Say I have computed conv5 feature(say 512x14x14) of VGG16 in a m-class classification problem, and I want to fuse this feature with m different weighting maps for m classes, after this I have m 512x14x14 different features. This is followed by another convolution module which takes a 512x14x14 feature as input and outputs a 1x14x14 map, I want to feed the m 512x14x14 features separately to this one convolution module and get m 1x14x14 maps. Then I feed the m maps to a pooling layer to get m scores for m classes for softmax loss. I tried to do this with a for loop in forward function, but it seems:
- the gradient can not go backward
- This error appears ‘RuntimeError: Trying to backward through the graph second time, but the buffers have already been freed.’
How should I do this correctly in Pytorch? Please leave your advice or any hints.
About question 2. I’ve checked this tutorial about weight sharing. It seems he used the same module multiple times sequentially while I used the same convolution module in parallel, and I got the error, I can’t figure out why?
Here is my code(the code contains more details, I’ll explain them in comments):
def __init__(self, bn=False, gpuID=0):
super(WSDR, self).__init__()
self.conv1 = nn.Sequential(ConvReLU(3, 64, 3, pd=True, bn=bn),
ConvReLU(64, 64, 3, pd=True, bn=bn),
nn.MaxPool2d(2))
self.conv2 = nn.Sequential(ConvReLU(64, 128, 3, pd=True, bn=bn),
ConvReLU(128, 128, 3, pd=True, bn=bn),
nn.MaxPool2d(2))
self.conv3 = nn.Sequential(ConvReLU(128, 256, 3, pd=True, bn=bn),
ConvReLU(256, 256, 3, pd=True, bn=bn),
ConvReLU(256, 256, 3, pd=True, bn=bn),
nn.MaxPool2d(2))
self.conv4 = nn.Sequential(ConvReLU(256, 512, 3, pd=True, bn=bn),
ConvReLU(512, 512, 3, pd=True, bn=bn),
ConvReLU(512, 512, 3, pd=True, bn=bn),
nn.MaxPool2d(2))
self.conv5 = nn.Sequential(ConvReLU(512, 512, 3, pd=True, bn=bn),
ConvReLU(512, 512, 3, pd=True, bn=bn),
ConvReLU(512, 512, 3, pd=True, bn=bn))

========

Exercise tasks |
- 1) In the forum post about sharing a convolution module in PyTorch, what size map does the second convolution module output from a 512x14x14 feature?
- 2) Return the part of the PyTorch forum post starting with "About question 2." and going on through "super(WSDR, self).__init__()".
- 3) Supply the next part of the PyTorch forum post on sharing a convolution module, continuing from the point where it stops.

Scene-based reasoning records
========

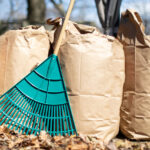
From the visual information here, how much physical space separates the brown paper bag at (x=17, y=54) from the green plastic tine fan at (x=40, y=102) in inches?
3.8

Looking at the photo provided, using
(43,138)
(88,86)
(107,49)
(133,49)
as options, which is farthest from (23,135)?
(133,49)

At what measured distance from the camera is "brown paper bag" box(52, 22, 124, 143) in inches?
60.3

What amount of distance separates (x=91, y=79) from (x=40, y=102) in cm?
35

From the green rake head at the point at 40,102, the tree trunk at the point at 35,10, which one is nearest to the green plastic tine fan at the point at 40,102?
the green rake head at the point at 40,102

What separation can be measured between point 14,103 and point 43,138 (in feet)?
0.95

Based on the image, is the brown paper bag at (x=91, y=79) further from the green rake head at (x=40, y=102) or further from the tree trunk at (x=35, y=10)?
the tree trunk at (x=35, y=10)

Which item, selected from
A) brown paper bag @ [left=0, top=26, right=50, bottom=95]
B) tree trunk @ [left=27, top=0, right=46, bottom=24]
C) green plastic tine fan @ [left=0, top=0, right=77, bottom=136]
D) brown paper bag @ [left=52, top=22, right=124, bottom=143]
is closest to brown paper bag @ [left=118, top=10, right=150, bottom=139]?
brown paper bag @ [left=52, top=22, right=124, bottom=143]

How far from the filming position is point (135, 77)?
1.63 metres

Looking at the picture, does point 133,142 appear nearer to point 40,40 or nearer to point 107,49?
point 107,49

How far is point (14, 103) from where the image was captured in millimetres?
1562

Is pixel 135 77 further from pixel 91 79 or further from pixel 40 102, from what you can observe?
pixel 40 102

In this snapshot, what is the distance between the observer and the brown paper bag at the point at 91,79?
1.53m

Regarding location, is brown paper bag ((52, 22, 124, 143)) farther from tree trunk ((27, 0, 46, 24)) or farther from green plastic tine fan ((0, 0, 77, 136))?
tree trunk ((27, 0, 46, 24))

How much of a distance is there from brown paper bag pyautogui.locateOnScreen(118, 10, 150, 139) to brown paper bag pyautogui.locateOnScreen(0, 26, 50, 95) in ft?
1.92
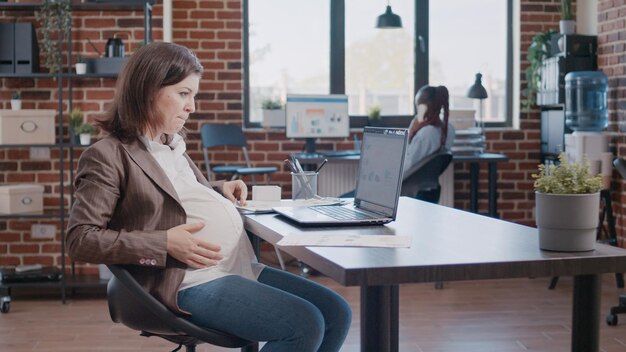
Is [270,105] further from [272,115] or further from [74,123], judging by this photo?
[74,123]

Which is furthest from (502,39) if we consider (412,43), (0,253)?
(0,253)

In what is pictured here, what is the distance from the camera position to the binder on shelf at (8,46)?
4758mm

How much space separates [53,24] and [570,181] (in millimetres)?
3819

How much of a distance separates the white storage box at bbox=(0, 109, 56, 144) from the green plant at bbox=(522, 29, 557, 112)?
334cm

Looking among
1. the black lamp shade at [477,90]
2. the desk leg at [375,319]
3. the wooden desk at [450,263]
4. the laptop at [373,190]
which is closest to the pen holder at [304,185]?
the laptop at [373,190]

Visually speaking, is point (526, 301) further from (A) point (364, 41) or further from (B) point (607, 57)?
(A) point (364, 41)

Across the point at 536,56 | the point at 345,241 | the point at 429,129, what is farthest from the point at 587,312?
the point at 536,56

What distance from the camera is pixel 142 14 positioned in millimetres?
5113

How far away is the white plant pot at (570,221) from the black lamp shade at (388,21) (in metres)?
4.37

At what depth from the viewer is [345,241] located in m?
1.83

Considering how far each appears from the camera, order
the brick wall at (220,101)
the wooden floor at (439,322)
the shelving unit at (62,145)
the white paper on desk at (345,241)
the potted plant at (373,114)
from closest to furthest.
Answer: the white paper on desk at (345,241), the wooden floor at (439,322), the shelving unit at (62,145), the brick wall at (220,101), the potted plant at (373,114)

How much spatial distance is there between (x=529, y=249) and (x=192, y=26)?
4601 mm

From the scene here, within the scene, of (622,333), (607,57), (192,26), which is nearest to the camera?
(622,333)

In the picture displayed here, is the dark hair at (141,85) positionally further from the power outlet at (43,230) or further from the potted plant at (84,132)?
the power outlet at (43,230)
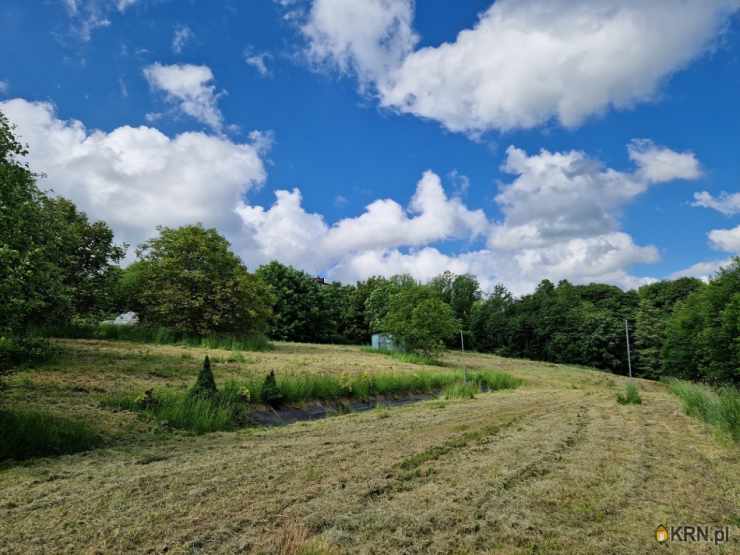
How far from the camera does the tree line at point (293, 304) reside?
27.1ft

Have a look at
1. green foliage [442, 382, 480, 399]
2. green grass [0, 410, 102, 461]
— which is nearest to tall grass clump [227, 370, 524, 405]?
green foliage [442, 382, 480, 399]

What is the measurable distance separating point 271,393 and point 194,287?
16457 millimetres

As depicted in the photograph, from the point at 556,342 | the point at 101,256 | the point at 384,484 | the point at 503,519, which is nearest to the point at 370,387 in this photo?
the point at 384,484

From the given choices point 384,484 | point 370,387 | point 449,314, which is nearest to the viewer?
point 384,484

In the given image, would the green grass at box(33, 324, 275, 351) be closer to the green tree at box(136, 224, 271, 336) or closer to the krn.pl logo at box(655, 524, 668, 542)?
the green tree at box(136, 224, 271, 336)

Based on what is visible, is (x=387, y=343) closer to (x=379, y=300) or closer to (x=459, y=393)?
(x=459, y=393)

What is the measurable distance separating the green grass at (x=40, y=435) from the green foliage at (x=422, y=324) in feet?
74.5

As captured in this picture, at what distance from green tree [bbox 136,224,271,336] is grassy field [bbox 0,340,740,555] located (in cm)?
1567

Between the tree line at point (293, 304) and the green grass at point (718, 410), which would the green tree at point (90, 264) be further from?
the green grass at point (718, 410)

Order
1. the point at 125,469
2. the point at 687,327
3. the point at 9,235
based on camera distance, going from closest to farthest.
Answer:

========

Response list |
- 1) A 1x14x14 map.

- 2)
About question 2. I’ve checked this tutorial about weight sharing. It seems he used the same module multiple times sequentially while I used the same convolution module in parallel, and I got the error, I can’t figure out why?
Here is my code(the code contains more details, I’ll explain them in comments):
def __init__(self, bn=False, gpuID=0):
super(WSDR, self).__init__()

- 3)
# this is the convolution module following the fused m conv5 features
self.feature_gap = nn.Sequential(ConvReLU(512, 256, 3, pd=True, bn=bn),
ConvReLU(256, 128, 3, pd=True, bn=bn),
ConvReLU(128, 64, 3, pd=True, bn=bn),
ConvReLU(64, 1, 3, pd=True, bn=bn))
# this is a module directly following conv5 feature to get one 14x14 map for all m classes
self.feature_box = nn.Sequential(ConvReLU(512, 256, 3, pd=True, bn=bn),
ConvReLU(256, 128, 3, pd=True, bn=bn),
ConvReLU(128, 64, 3, pd=True, bn=bn),
ConvReLU(64, 1, 3, pd=True, bn=bn))
self.gap = nn.AvgPool2d(kernel_size=14, stride=14) # pooling layer
self.box = nn.Sigmoid() # used for generating weights
self.gpuID = gpuID
def forward(self, im_data, pre_maps):
"""
im_data: input image
pre_maps: batchsize x m x 14 x 14, this is the weights for fusing m features
"""
x = self.conv1(im_data)
x = self.conv2(x)
x = self.conv3(x)
x = self.conv4(x)
conv5 = self.conv5(x)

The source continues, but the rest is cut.